Who makes rules? Why are they important? Who rules the rule maker? Why are rules even important? These are a lot of the cliched questions that come from studying politics and as a habitual rule breaker I am a bit obsessed with them. The meta questions about politics will be discussed in later article, but for this one I want to discuss the enforcing of rules through means of restraint.

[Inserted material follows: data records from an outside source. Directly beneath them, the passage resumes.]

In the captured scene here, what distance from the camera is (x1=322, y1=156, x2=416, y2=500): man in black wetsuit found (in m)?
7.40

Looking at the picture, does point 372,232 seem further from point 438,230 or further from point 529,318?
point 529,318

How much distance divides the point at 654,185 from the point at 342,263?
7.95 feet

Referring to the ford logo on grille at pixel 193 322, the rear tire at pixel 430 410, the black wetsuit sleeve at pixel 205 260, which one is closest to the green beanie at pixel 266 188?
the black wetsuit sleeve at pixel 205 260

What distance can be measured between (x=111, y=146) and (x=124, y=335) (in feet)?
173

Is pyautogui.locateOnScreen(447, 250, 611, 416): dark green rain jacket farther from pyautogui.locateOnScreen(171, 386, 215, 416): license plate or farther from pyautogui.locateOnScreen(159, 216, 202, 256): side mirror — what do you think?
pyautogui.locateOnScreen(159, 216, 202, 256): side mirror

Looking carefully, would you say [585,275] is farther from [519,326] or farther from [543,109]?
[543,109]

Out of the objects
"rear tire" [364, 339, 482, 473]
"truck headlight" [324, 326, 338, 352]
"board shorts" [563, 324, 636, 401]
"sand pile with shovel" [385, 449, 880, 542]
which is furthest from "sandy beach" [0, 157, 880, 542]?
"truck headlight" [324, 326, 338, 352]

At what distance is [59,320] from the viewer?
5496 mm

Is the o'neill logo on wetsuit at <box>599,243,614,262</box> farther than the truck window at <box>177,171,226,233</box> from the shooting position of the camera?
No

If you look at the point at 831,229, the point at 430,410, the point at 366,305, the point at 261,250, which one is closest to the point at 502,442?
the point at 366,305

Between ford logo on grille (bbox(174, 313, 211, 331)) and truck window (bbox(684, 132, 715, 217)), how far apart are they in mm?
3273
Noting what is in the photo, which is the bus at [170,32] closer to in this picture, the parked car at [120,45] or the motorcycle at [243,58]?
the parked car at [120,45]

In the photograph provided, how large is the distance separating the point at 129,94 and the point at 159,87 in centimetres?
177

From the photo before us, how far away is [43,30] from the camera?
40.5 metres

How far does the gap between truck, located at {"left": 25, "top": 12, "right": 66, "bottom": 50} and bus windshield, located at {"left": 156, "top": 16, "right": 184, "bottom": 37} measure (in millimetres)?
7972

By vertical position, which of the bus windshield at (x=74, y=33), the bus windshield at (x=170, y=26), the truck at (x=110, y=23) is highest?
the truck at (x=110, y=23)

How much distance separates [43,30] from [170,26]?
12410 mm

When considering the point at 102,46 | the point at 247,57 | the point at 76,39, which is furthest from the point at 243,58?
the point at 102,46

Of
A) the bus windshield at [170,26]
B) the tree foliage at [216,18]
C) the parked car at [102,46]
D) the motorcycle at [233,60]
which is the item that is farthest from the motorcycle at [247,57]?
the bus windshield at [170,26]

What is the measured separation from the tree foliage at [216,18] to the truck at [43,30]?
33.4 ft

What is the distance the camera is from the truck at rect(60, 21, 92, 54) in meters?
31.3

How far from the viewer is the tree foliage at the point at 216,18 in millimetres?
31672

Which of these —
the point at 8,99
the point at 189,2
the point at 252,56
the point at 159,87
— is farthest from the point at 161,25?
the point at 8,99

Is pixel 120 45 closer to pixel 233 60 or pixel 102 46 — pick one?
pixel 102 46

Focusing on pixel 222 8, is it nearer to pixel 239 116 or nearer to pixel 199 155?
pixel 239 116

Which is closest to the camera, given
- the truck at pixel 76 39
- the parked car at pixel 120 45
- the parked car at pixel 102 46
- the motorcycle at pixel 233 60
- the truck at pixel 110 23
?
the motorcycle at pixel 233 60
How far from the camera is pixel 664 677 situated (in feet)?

The biggest question I have is how does the state come to be? My personal theory which I am still trying to formulate is that the state is a natural step in human evolution much like the economy. Studying human anthropology there seems to be two separate branches of community. The tribe and the state.

"Noble savage" was a term coined by Jean-Jacques Rousseau in which he makes the claim that humans’ goal is to dominate nature for our advantage, yet we forget that humans are made from nature itself. Conquering nature means conquering ourselves and would lead to our ultimate destruction. This is often interpreted as a call back to nature. We as humans lived happiest when we were hunters and foragers roaming the countryside. Karl Marx makes the claim that we should return to our "primitive communism" which suits well for an anarchist political theory. A call to end the state and live out in the wilds seems utopian, but it does bear some truth. Any environmentalist I think would strongly agree with this approach.

A hippie myself has a rebuttal to this claim though. How do we know we aren't self-sabotaging ourselves? How long can we continue to live in tribal communes before power divisions cause us to war with each other. Even in tribal conditions war for resources or honor was still existent. Replace the state with fundamentalist warlords and I feel we might be setting up a trap that would enable a feudal system to emerge.

When our families get sick and there are no hospitals what do we do? If there is a bad harvest one year where do we find food? Most enlightened philosophers could not have even considered the internet as an invention so how do we rationalize that in our tribal communities?

I don't want to advocate the status-quo but I fear we are basing our political beliefs on nostalgic romanticism rather than logic. It’s so easy to look into the past and think "life was so much simpler back then". I would argue this way of thinking is dangerous and regressive.